Lì il pubblico davvero si distrae (la misdirection è questa non sfarfallargli in faccia le mani o dire che il mazzo non è truccato ottenendo l’effetto contrario), si rilassa, viene sorpreso e soprattutto non solo si diverte, ma avrà un ottimo ricordo del prestigiatore. Iannone ha illustrato (grazie ai 25 anni di carriera alle spalle) la sua esperienza in questo campo spiegando come avvicinarsi al pubblico, le tempistiche di esecuzione di un numero dove (ripeto) tutto deve sembrare naturale quando all’improvviso, inaspettato, abbiamo il nostro effetto magico e come lasciare il pubblico al momento giusto. Per questo non sto parlando di ciò che ha mostrato di pratica perché è più importante il come ha eseguito quel dato numero che la spiegazione (che come si sa solitamente è molto più semplice di ciò che ci potremmo immaginare).
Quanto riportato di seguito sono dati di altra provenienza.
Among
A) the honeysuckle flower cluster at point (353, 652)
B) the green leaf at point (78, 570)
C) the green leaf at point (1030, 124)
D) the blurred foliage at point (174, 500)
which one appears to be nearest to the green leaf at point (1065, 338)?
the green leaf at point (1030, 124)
Un bravo professionista è quello che sa prendere il pubblico per mano e farlo divertire, non l’atleta delle mani o quello che fa stare in sospetto il pubblico in attesa di capire quando sarà “fregato”. Se uno è realmente un grande manipolatore, come lo è Iannone che è davvero stato molto generoso nelle sue spiegazioni, chiarimenti e risposte alle domande del numerosissimo pubblico presente, non deve stare a dimostrarti che può vincere l’oro ai mondiali, ma che sta passeggiando e all’improvviso il miracolo! Direi che il CMP ha iniziato alla grande il suo nuovo percorso.